» **Die Aufgabe**
Nenne bitte alle Lösungswege, die der Forenbeitrag zum Iframe-Skalieren für das Problem mit den verschiedenen Auflösungen in Betracht zieht.

» **Auszug**
# Iframe -inhalt dynamisch skalieren



## dizzydwar (14. Sep 2009)

hallo zusammen,
bin neuling, hab zwar in der letzten woche schon recht viel zustande bekommen und habe bis jetzt auch alles mit hilfe von googlen und forenwälzen lösen können.
bis jetzt.  ich bin mir nichtmal sicher ob es überhaupt geht...

vereinfacht gesagt 
in einen iframe wird die jeweilige seite geladen,
diese besteht aus mehreren einzelnen iframes
die eine tabelle und ein sliding panel beinhalten.

jetzt haben mir aber die verschiedenen auflösungen einen strich durch die rechnung gemacht.

kann ich per java script den *inhalt* des/der iframes aufgrund der breite des fensters bez. des viewports skalieren. 
der frame selbst passt sich schön der höhe des inhalts an.

oder ist es vllt möglich alle angaben in em zu machen?
das sliding panel macht mir hier aber warscheinlich probleme.

sonst halt doch mit flash... -.-


ich hab mal keinen code mitgeschick weil es ja eine recht allgemeine frage ist.

» **Angezeigte Einträge**
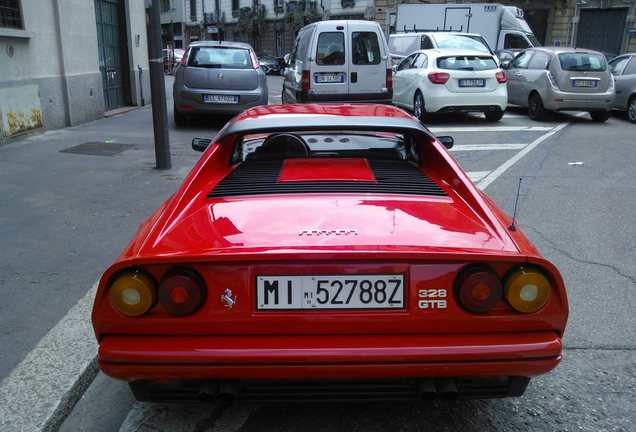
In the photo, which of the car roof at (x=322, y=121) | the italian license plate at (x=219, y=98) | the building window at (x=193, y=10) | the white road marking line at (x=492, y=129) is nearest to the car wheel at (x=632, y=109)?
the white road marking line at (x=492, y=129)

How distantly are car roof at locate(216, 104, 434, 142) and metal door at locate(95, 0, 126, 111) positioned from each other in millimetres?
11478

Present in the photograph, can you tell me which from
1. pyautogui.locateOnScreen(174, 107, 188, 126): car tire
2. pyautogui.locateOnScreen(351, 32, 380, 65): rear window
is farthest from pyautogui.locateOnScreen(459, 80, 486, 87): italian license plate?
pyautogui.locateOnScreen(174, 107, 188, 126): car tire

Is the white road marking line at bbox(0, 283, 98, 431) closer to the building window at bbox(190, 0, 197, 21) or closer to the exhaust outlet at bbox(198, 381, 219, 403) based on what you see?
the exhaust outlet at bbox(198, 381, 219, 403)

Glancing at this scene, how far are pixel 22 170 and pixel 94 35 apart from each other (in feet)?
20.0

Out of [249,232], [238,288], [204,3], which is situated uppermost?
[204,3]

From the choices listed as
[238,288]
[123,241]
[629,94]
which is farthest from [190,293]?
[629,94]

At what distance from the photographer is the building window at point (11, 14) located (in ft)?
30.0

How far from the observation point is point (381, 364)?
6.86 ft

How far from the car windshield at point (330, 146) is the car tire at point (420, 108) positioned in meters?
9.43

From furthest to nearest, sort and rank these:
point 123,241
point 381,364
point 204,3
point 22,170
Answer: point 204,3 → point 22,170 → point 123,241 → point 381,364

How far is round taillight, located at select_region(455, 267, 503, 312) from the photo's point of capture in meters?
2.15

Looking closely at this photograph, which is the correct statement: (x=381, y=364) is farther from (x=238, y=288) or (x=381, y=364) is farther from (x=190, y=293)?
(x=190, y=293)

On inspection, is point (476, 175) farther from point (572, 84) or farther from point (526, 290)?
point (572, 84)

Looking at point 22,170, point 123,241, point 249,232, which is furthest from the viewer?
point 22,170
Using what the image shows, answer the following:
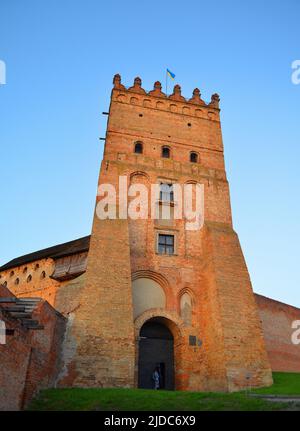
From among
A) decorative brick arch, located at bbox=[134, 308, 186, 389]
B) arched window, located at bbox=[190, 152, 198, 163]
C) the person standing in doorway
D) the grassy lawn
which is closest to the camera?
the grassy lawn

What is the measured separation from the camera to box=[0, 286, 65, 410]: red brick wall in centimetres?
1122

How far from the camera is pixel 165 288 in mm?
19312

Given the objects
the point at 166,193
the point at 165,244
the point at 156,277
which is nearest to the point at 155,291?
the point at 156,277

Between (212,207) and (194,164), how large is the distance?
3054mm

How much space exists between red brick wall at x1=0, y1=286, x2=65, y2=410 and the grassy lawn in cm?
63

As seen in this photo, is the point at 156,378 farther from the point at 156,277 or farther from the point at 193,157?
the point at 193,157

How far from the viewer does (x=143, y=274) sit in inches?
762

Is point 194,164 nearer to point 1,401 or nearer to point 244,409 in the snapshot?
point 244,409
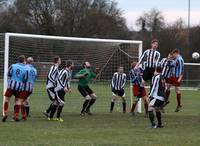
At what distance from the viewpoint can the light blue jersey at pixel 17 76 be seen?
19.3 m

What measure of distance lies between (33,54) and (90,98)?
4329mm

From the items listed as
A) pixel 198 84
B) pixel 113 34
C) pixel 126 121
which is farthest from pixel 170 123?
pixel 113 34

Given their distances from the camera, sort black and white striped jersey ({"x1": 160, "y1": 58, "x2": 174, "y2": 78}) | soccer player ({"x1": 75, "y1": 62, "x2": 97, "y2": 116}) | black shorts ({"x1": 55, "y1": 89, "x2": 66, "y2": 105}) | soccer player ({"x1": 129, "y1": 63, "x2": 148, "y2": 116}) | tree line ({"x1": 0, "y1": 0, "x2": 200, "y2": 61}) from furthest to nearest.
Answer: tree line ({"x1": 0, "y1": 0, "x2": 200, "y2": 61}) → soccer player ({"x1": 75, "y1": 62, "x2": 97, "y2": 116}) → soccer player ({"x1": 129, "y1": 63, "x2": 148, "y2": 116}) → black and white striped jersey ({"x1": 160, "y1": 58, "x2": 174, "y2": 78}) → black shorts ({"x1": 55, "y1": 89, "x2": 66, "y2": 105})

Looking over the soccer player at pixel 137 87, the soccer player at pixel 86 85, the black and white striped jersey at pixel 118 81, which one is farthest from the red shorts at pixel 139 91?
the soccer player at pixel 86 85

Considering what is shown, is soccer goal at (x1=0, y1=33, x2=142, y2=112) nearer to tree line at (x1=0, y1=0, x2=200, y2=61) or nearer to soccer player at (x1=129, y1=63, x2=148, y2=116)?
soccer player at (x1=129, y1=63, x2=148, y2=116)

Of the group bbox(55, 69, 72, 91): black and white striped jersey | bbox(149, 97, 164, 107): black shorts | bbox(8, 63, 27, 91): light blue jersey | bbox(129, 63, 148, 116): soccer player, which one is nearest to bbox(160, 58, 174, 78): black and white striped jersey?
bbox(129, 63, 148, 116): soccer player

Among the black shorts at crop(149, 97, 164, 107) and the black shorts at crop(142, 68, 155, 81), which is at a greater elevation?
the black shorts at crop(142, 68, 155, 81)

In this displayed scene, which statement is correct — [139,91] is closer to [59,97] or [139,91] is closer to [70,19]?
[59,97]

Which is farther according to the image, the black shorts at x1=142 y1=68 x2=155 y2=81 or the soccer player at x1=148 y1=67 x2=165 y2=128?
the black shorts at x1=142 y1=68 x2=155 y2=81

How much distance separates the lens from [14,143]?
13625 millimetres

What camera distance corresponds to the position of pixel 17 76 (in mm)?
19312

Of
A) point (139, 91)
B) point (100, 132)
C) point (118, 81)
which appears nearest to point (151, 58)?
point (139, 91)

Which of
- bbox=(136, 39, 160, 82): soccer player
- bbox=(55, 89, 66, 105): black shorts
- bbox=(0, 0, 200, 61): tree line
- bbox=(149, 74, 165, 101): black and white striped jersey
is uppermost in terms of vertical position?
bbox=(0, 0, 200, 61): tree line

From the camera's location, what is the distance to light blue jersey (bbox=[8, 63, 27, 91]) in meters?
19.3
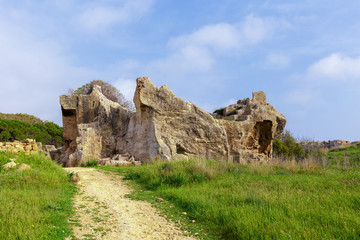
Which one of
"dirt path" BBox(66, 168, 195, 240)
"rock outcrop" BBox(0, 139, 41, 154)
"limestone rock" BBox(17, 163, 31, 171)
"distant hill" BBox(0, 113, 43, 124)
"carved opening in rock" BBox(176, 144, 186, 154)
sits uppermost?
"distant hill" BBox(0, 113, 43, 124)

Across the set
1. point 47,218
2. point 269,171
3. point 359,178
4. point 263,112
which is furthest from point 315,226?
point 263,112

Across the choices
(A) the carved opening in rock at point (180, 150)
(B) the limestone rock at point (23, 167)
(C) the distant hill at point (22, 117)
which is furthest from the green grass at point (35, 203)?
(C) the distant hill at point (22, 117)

» **Lösung siehe unten**
- Den Inhalt des Iframes bzw. der Iframes per JavaScript anhand der Breite des Fensters bzw. des Viewports skalieren
- Alle Angaben in em machen
- Flash verwenden